- [What you are asked to do]
Count every line in the following entries that holds the word "GALICIA". Only the number should be given.

- [Data for review]
▬▬▬▬▬▬

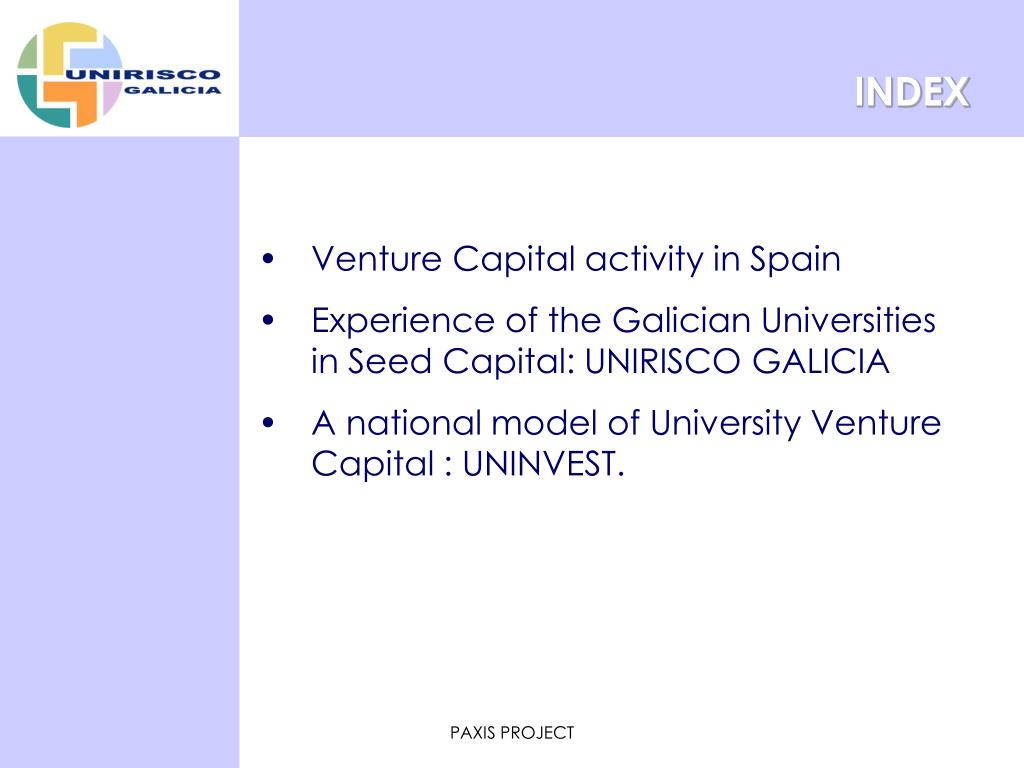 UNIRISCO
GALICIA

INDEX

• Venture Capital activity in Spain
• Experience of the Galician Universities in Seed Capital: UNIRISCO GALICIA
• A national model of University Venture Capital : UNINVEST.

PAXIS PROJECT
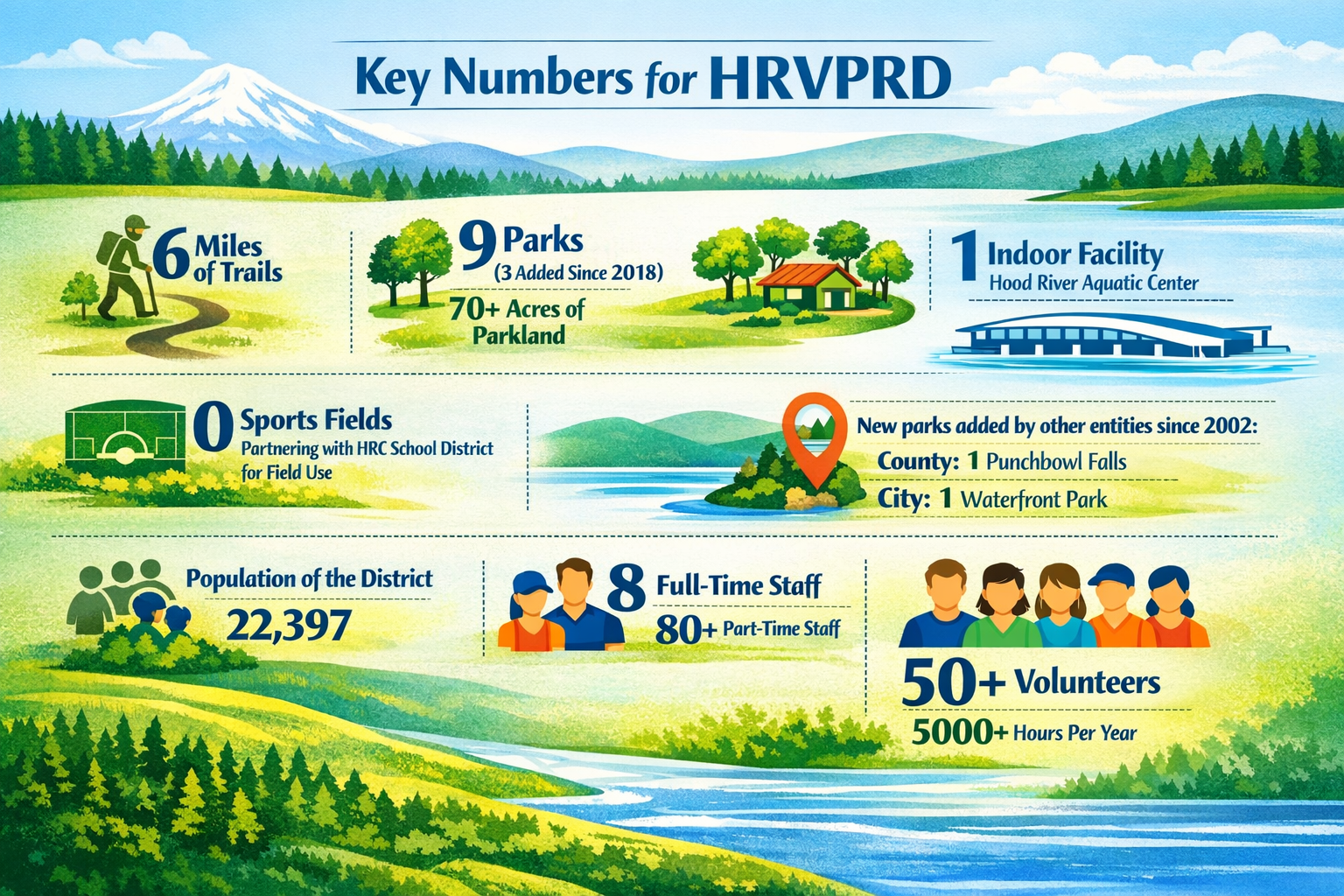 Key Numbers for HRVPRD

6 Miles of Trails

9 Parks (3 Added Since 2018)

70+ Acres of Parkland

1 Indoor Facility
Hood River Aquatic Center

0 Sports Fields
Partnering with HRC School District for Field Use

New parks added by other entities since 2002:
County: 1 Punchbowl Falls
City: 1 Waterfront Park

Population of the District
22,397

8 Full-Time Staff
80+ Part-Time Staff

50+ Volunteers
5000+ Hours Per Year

▬▬▬▬▬▬

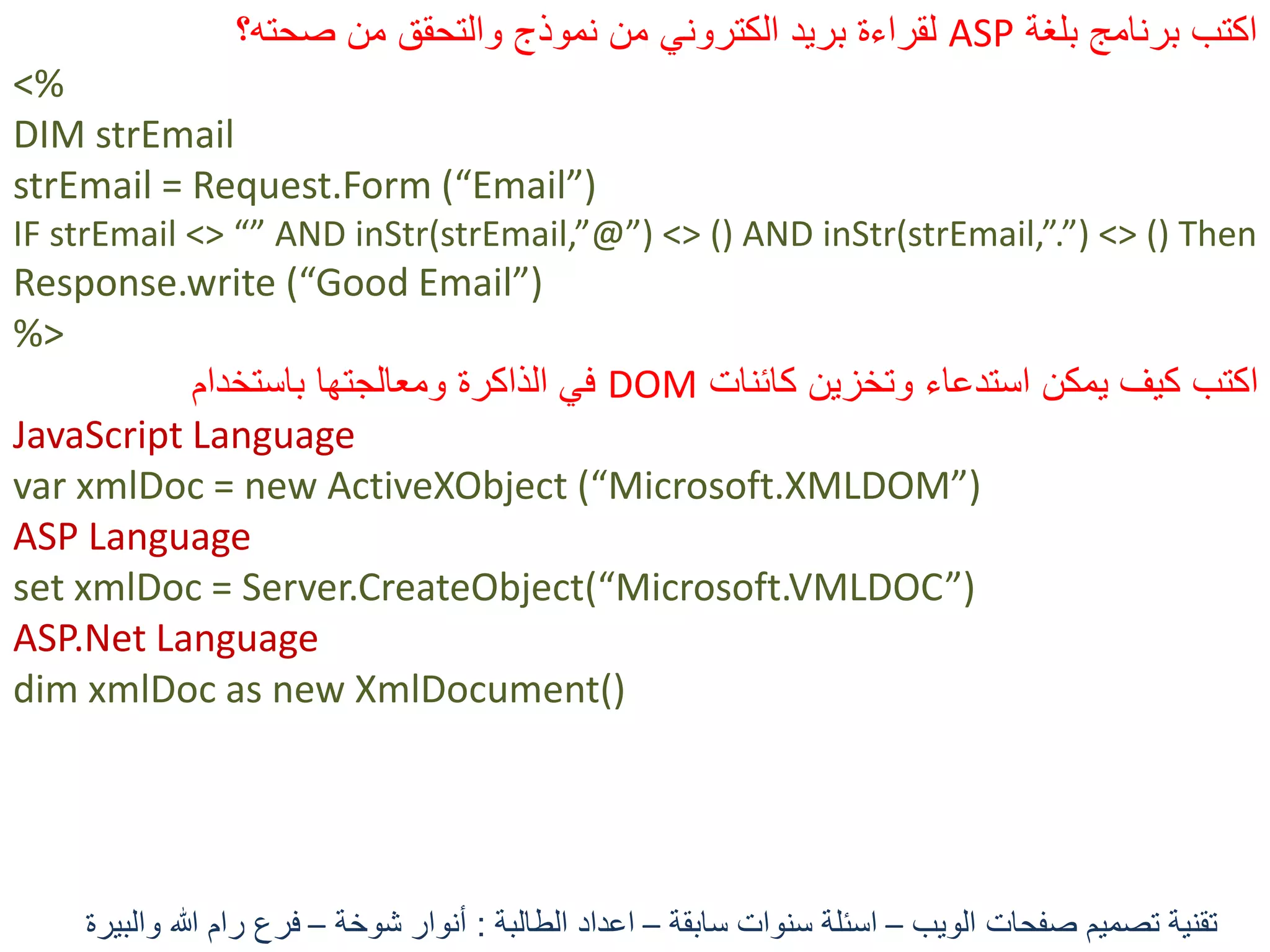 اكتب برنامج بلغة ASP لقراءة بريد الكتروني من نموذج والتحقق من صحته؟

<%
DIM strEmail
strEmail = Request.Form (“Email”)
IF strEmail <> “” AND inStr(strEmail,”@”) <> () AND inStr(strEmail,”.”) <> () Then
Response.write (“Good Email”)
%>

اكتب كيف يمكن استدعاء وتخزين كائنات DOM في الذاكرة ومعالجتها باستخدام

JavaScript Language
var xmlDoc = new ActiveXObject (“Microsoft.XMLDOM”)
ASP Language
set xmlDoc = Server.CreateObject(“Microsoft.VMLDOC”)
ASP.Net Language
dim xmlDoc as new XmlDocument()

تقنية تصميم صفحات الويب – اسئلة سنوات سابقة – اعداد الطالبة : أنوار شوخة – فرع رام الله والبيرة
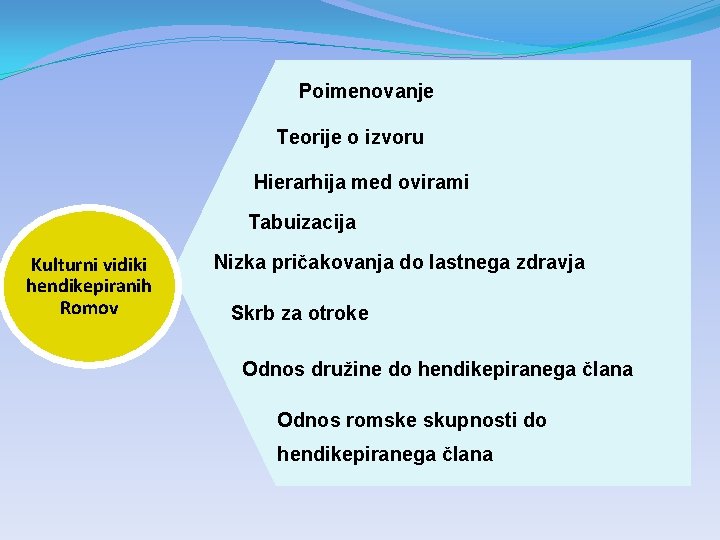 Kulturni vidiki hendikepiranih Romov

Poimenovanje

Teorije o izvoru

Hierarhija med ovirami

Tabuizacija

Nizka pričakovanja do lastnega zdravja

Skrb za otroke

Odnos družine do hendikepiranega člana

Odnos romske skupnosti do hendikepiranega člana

▬▬▬▬▬▬

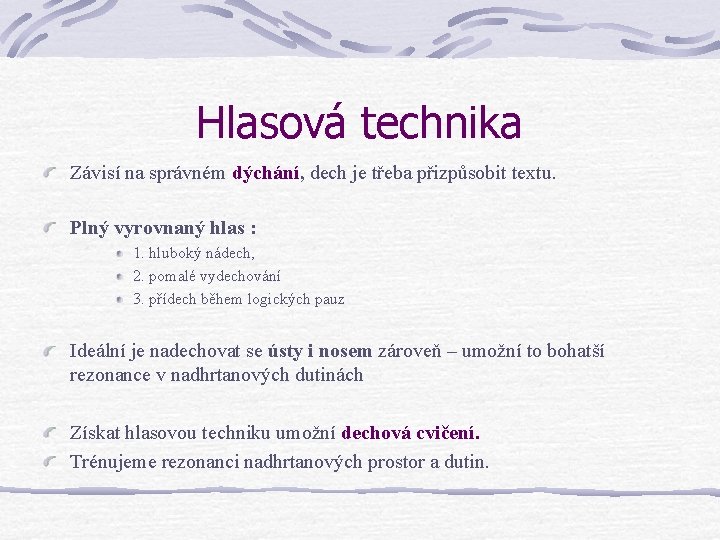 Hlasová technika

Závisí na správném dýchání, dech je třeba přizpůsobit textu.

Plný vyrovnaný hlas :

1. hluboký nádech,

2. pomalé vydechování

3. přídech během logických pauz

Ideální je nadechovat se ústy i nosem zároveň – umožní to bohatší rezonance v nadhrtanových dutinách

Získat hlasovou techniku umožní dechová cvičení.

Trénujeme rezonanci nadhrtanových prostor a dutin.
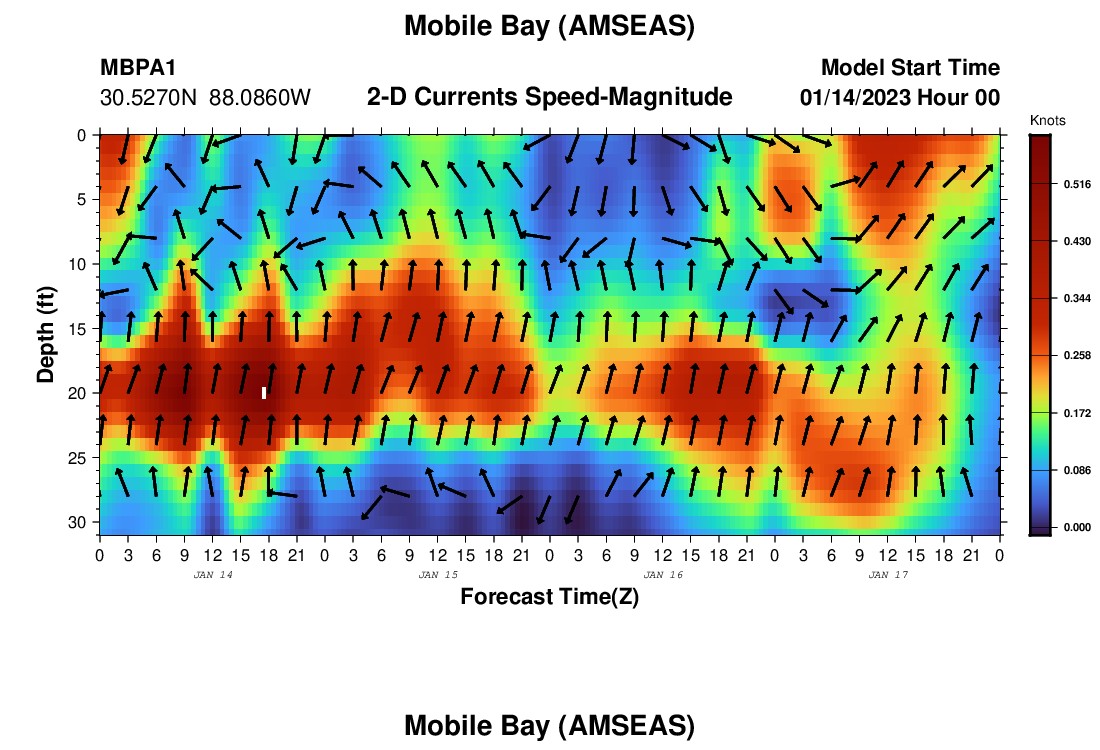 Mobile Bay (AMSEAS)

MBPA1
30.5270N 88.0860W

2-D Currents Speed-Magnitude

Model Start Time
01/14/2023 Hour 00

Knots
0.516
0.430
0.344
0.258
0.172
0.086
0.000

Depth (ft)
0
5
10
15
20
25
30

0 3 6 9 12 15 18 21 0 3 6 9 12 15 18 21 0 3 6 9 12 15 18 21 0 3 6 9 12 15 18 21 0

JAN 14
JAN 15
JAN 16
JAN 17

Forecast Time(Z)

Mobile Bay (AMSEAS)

▬▬▬▬▬▬

- [Answer for this exercise]
2